Water supply to the water cooling system of the anodes when the cathodes are immersed in the melt to a depth of less than 0.4 of their height and the melt temperature is lower than 690 ^° C and then disconnecting 25-35% of the anodes from the current load can lead to an anode effect on the anodes connected to the current load and, as a result, to the redistribution of current, which begins to flow through the steel tubes to the previously disconnected anodes, which can lead to an emergency on the starting electrolyzer.

The water supply to the water cooling system of the anodes after reaching the immersion of the cathodes in the melt to a depth of more than 0.8 of their height and increasing the temperature of the melt above 720 ^o C leads to significant hydraulic shocks in the water cooling system of the anodes, which can lead to a violation of the tightness of the system and breakdown of individual graphite bars anodes.

 After immersing the cathodes in the melt to a depth of 0.4-0.8 of their height and supplying water to the anode cooling system, disconnecting 25-30% of the anodes from the current load will increase the heat input to the cell and compensate for the increase in heat loss of the cell with water, which reduces the duration of the start-up period, the exclusion of the appearance of the anode effect on the cell and the creation of safe working conditions on the cell with water-cooled anodes.

Example 1 (known method)
When the water cooling system of the anodes is turned on, the melt is poured into the electrolyzer until the cathodes are immersed in the melt at 0.3 of their height, after which a current load is applied to all anodes and cathodes. Due to the intense heat removal by water and the lining of the bath, there is a sharp decrease in the melt temperature in the electrolyzer, which can drop below 651 ^o C - the melting point of magnesium, which will lead to the release of magnesium on the cathode in solid form, the growth of a solid magnesium sponge on the cathode, and a decrease in the voltage on the bath and further lowering the temperature of the melt, shorting the cathodes to the anodes, which will require additional measures to prevent shorting of the electrodes.

The duration of the start-up period of the cell, during which the melt level in the cell rises to the working one and the melt temperature is 700 ^o C, increases to 24-36 hours, which leads to an increase in the commissioning period to 1-2 ^x months, in which the output current does not exceed 65-70%.

Example 2 (the proposed method)
The implementation of the proposed method of starting a diaphragm-free magnesium electrolyzer with water cooling of the anodes consists in the fact that the melt is poured into the cell with the water cooling system of the anodes turned off until the cathodes are immersed in the melt by 0.3 of their height, after which the current load is applied to all anodes and cathodes. In this case, the temperature of the melt gradually rises to 690 ^o C, after which a new portion of the melt is fed into the electrolyzer and the exposure is held until the melt temperature rises.
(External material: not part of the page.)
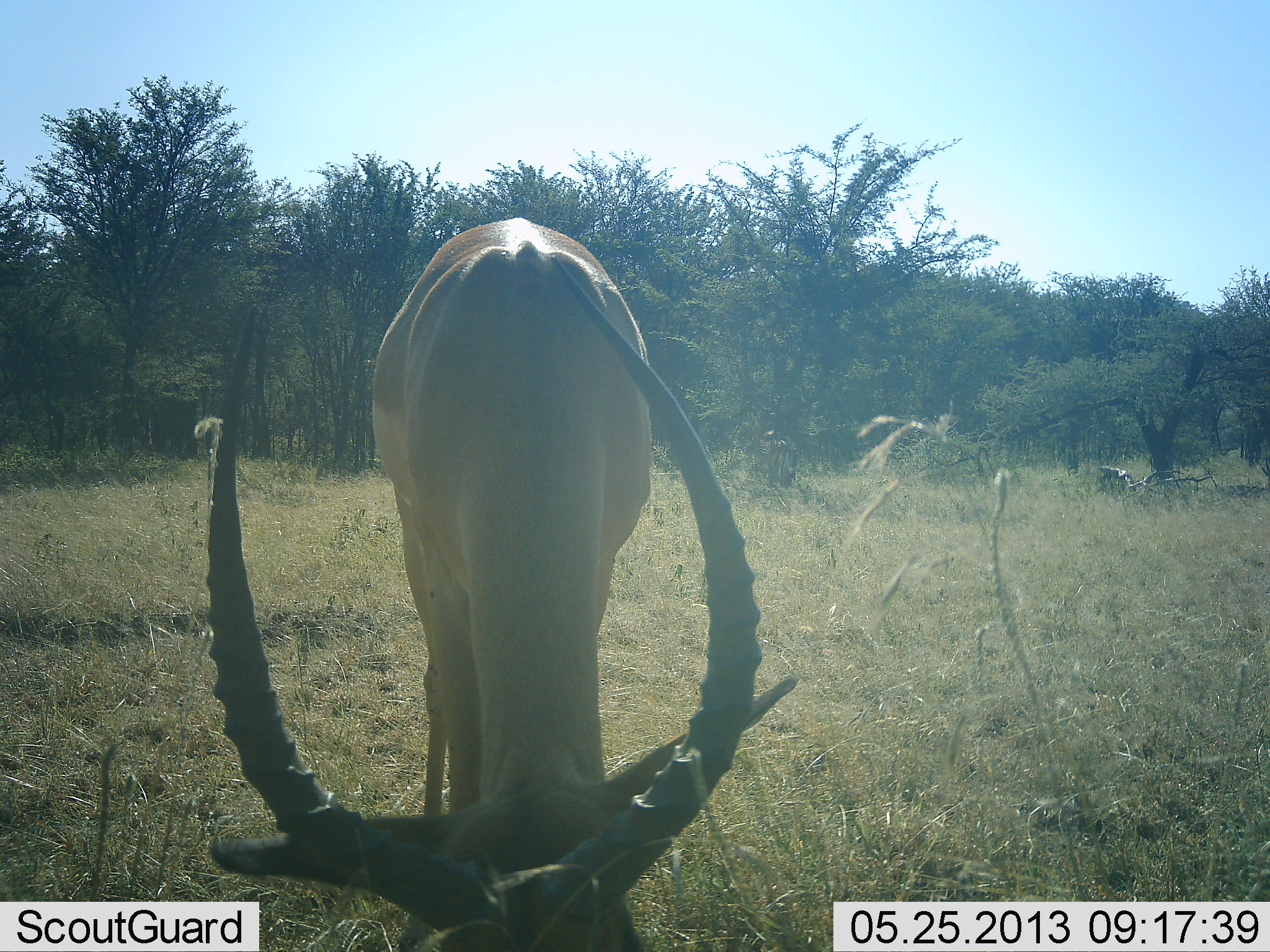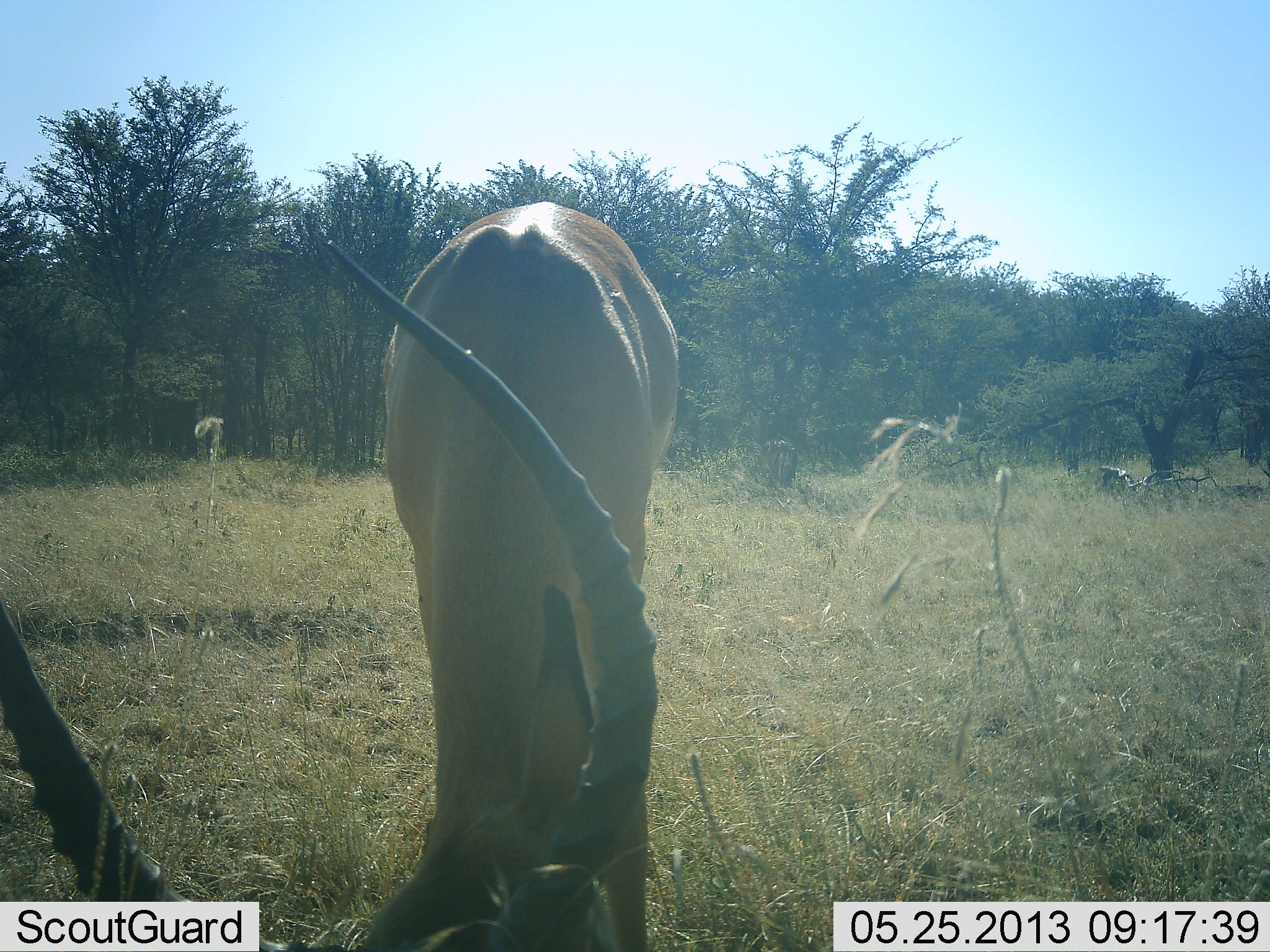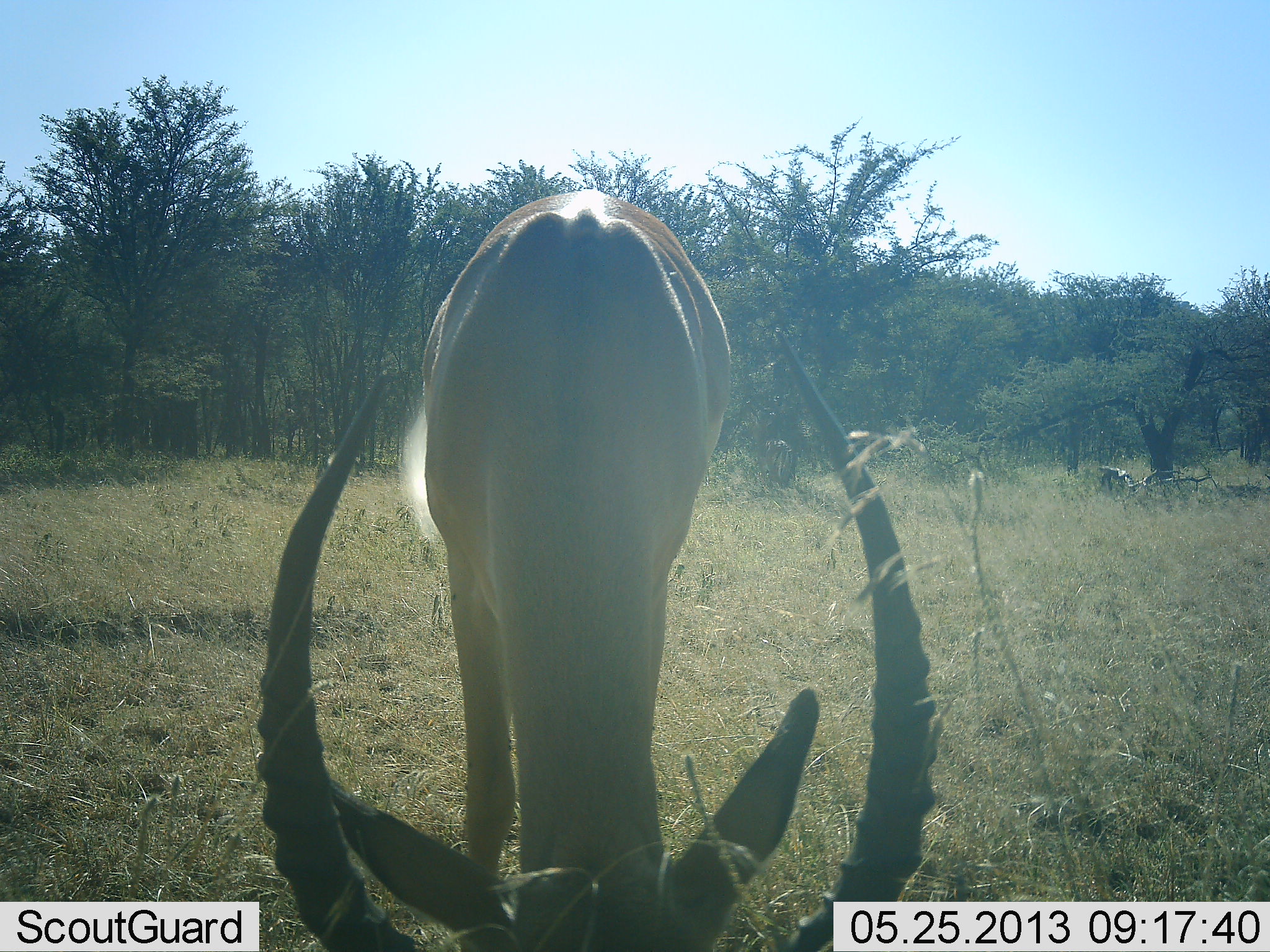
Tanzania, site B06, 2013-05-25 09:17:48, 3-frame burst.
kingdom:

After the cathodes are immersed in the melt to a depth of 0.5 of their height and the melt temperature reaches 700 ^o C, water is supplied to the water cooling system of the anodes, and to compensate for the increase in heat loss due to water cooling, the heat supply to the cell is increased by disconnecting from the current load 25-35 % of anodes, which allows to increase the voltage on the bath by 0.6-1.0 V. With this method of start-up, its duration does not exceed 12-14 hours, which positively affects the operation of the electrolyzer in the commissioning period, which is reduced to 20 c, the output current is increased from 65 to 80%.

Claims (1)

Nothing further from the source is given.